> _EXTRACTED TEXT_:

________________________________________

Key differences from Adam:

  • Sign-based updates: Uses sign(gradient) instead of gradient magnitude

  • Simpler computation: No square root or division operations

  • Less memory: Only stores momentum (not second moment)

  • Different hyperparameters: Smaller lr, larger weight decay

  • Implicit adaptive learning: Sign operation provides adaptation

Key advantages of Lion:

  • Memory efficient: Only 1 state per parameter (vs 2 for Adam)

  • Computationally simple: No expensive operations (sqrt, division)

  • Strong regularization: Sign operation provides implicit regularization

  • Better generalization: Often achieves lower validation loss than Adam

  • Robust: Works well across different architectures and tasks

Lion is particularly well-suited for:

  • Training large language models (LLMs) and vision transformers

  • Memory-constrained environments

  • Tasks requiring strong generalization

  • Replacing Adam/AdamW with better efficiency

Hyperparameter recommendations (relative to Adam):

  • Learning rate: Use 3-10× smaller (e.g., Adam lr=1e-3 → Lion lr=1e-4)

  • Weight decay: Use 3-10× larger (e.g., Adam wd=0.01 → Lion wd=0.1)

  • Batch size: Can use with same batch size as Adam

References

Examples

Basic usage with small learning rate:

>>> import brainstate as brainstate
>>> import braintools as braintools
>>>
>>> # Create model
>>> model = brainstate.nn.Linear(10, 5)

________________________________________

> _PROVIDED MATERIAL_:
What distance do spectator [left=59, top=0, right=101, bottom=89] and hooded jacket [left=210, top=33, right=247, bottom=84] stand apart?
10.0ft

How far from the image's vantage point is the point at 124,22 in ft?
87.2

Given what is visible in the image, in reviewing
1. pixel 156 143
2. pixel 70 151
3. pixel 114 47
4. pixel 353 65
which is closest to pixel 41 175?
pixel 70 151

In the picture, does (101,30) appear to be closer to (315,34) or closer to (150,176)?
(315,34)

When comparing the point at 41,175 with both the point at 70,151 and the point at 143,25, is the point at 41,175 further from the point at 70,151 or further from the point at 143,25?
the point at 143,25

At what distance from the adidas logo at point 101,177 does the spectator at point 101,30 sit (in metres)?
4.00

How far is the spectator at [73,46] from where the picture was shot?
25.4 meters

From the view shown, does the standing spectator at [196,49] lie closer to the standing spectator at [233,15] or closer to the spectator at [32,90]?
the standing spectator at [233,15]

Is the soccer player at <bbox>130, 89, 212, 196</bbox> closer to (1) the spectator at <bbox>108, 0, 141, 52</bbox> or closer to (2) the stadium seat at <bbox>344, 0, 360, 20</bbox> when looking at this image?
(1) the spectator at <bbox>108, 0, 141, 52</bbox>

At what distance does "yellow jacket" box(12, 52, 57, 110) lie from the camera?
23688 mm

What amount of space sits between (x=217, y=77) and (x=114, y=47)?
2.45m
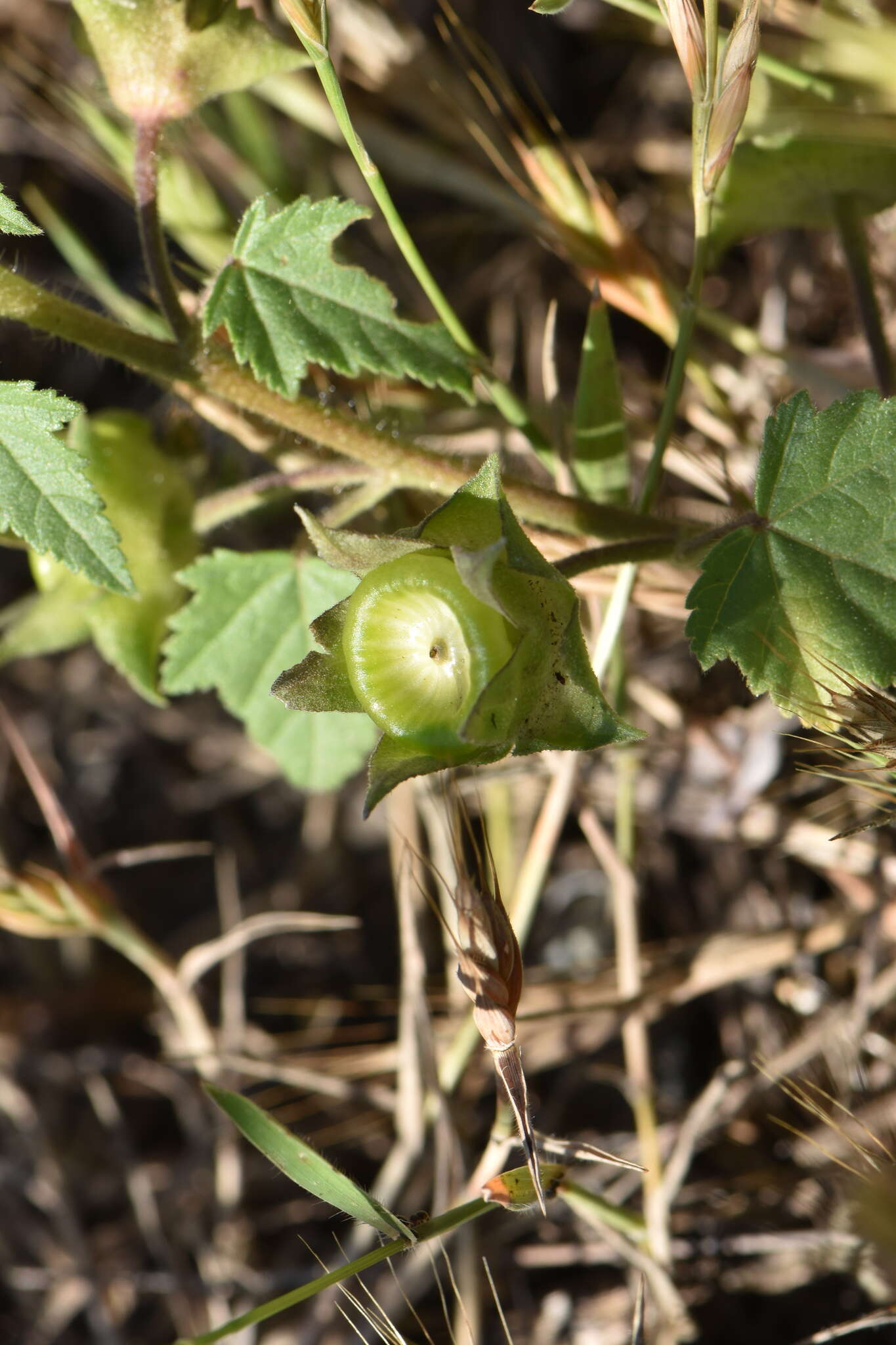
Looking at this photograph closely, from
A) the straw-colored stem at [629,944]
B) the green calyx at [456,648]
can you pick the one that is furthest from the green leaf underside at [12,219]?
the straw-colored stem at [629,944]

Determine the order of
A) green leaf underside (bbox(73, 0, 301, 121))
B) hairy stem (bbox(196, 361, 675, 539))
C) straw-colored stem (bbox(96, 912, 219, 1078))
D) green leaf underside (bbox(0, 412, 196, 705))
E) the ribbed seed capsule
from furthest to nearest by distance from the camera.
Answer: straw-colored stem (bbox(96, 912, 219, 1078)) < green leaf underside (bbox(0, 412, 196, 705)) < hairy stem (bbox(196, 361, 675, 539)) < green leaf underside (bbox(73, 0, 301, 121)) < the ribbed seed capsule

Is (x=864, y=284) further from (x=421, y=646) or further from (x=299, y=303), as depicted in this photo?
(x=421, y=646)

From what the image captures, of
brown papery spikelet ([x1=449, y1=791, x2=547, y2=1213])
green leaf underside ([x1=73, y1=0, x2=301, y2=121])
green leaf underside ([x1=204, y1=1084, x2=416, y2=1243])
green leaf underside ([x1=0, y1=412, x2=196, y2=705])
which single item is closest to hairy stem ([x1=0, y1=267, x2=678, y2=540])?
green leaf underside ([x1=0, y1=412, x2=196, y2=705])

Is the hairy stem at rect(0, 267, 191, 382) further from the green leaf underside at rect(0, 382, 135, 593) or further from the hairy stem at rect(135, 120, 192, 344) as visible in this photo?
the green leaf underside at rect(0, 382, 135, 593)

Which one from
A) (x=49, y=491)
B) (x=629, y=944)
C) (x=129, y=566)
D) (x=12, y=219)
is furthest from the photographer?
(x=629, y=944)

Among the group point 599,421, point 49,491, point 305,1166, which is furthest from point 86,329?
point 305,1166

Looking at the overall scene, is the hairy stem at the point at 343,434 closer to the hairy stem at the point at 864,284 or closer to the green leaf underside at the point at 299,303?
the green leaf underside at the point at 299,303
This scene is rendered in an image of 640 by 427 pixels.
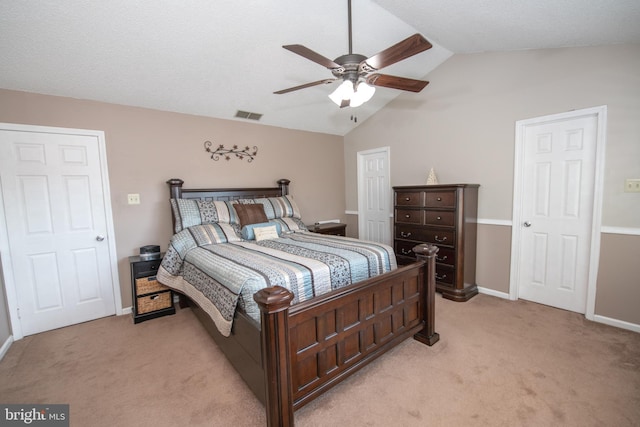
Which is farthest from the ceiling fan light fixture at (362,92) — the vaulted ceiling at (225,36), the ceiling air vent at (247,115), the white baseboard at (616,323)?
the white baseboard at (616,323)

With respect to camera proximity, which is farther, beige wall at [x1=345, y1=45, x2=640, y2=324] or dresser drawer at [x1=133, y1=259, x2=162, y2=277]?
dresser drawer at [x1=133, y1=259, x2=162, y2=277]

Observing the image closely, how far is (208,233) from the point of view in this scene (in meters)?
2.90

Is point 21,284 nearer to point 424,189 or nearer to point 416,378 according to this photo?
point 416,378

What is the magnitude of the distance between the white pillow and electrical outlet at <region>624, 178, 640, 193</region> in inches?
128

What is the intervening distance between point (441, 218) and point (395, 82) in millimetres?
1747

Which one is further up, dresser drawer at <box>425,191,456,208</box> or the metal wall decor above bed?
the metal wall decor above bed

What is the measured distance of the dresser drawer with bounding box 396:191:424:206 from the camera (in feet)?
11.3

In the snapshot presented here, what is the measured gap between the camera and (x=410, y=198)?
11.6 feet

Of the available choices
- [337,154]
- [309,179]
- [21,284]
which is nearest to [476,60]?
[337,154]

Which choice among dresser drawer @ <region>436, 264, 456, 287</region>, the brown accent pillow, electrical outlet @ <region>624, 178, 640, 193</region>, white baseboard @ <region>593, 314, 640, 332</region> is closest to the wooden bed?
dresser drawer @ <region>436, 264, 456, 287</region>

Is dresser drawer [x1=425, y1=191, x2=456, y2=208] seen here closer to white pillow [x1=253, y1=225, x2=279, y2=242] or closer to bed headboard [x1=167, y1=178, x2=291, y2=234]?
white pillow [x1=253, y1=225, x2=279, y2=242]

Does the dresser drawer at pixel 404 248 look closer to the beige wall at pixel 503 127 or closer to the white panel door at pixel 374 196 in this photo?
the white panel door at pixel 374 196

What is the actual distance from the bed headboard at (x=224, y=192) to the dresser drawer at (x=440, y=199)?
6.54 ft

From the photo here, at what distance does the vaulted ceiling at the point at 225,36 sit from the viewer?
2.00 meters
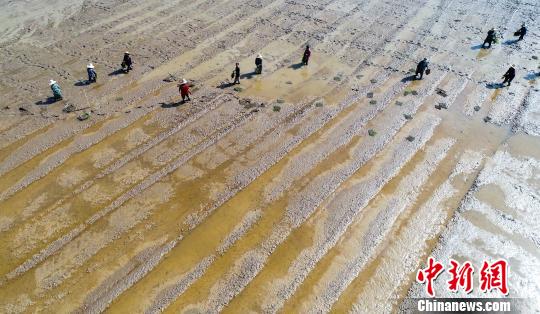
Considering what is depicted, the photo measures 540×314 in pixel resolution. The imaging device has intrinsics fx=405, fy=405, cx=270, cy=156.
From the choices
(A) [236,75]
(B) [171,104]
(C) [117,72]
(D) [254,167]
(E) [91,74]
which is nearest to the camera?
(D) [254,167]

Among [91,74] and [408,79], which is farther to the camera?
[408,79]

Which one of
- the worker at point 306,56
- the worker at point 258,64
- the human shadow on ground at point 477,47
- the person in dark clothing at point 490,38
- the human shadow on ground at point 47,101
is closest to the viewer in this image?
the human shadow on ground at point 47,101

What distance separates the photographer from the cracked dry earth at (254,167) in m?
13.0

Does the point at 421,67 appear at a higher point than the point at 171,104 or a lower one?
lower

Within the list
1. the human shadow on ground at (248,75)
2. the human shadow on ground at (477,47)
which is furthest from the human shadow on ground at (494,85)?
the human shadow on ground at (248,75)

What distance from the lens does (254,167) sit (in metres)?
17.0

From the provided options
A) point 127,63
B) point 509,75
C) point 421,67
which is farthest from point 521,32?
point 127,63

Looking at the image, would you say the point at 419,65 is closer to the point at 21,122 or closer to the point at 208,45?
the point at 208,45

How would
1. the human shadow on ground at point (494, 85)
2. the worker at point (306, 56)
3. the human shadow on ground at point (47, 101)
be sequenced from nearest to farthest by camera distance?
the human shadow on ground at point (47, 101), the human shadow on ground at point (494, 85), the worker at point (306, 56)

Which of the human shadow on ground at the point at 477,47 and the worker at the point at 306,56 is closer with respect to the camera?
the worker at the point at 306,56

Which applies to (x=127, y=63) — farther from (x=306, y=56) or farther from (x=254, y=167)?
(x=254, y=167)
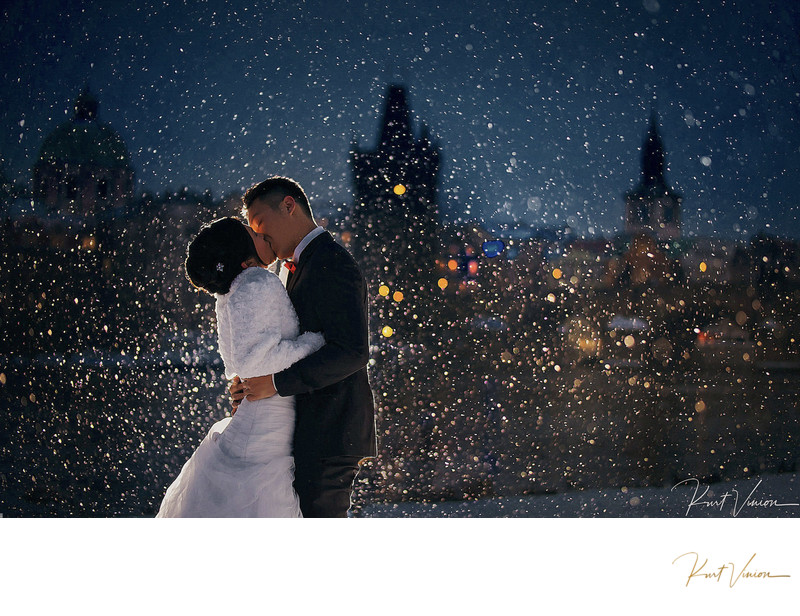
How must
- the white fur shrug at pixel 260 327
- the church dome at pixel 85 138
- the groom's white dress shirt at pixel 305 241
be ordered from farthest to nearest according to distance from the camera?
the church dome at pixel 85 138 < the groom's white dress shirt at pixel 305 241 < the white fur shrug at pixel 260 327

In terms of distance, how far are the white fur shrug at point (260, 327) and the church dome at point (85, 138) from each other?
1.06 m

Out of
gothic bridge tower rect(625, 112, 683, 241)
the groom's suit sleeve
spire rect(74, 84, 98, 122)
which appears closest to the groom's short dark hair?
the groom's suit sleeve

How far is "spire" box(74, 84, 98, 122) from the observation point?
2.46 metres

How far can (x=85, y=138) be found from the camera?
2.19 m

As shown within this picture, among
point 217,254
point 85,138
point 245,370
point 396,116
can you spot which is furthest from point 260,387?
point 396,116

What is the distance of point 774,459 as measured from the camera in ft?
7.75

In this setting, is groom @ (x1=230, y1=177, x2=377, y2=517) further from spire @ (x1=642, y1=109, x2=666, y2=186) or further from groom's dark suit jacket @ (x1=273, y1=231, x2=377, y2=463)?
spire @ (x1=642, y1=109, x2=666, y2=186)

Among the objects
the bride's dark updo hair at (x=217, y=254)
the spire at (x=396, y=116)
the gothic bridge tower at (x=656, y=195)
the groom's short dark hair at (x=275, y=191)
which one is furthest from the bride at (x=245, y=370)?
the gothic bridge tower at (x=656, y=195)

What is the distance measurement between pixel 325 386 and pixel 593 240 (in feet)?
6.24

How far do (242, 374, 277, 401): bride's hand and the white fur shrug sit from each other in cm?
2

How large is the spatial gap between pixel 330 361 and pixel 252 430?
10.8 inches

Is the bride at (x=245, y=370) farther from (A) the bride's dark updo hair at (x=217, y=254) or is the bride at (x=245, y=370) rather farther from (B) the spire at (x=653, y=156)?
(B) the spire at (x=653, y=156)

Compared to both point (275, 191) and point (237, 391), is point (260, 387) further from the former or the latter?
point (275, 191)

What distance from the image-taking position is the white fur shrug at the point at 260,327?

________________________________________

> _PROBLEM 1_: Please copy the section of the text on the Lion optimizer that starts with "Hyperparameter recommendations (relative" and goes on through "wd=0.01 → Lion wd=0.1)", character for character.
> _PROBLEM 2_:
Decide whether each statement agrees with the text on the Lion optimizer. Answer yes or no for each, and quote the words from the text that settle it.
(a) Lion stores both momentum and a second moment.
(b) Compared with Adam, Lion calls for a larger weight decay.
(c) Lion needs a larger batch size than Adam.

> _OUTPUT 1_:
Hyperparameter recommendations (relative to Adam):

  • Learning rate: Use 3-10× smaller (e.g., Adam lr=1e-3 → Lion lr=1e-4)

  • Weight decay: Use 3-10× larger (e.g., Adam wd=0.01 → Lion wd=0.1)

> _OUTPUT 2_:
(a) No: "Only stores momentum (not second moment)"
(b) Yes: "Weight decay: Use 3-10× larger"
(c) No: "Batch size: Can use with same batch size as Adam"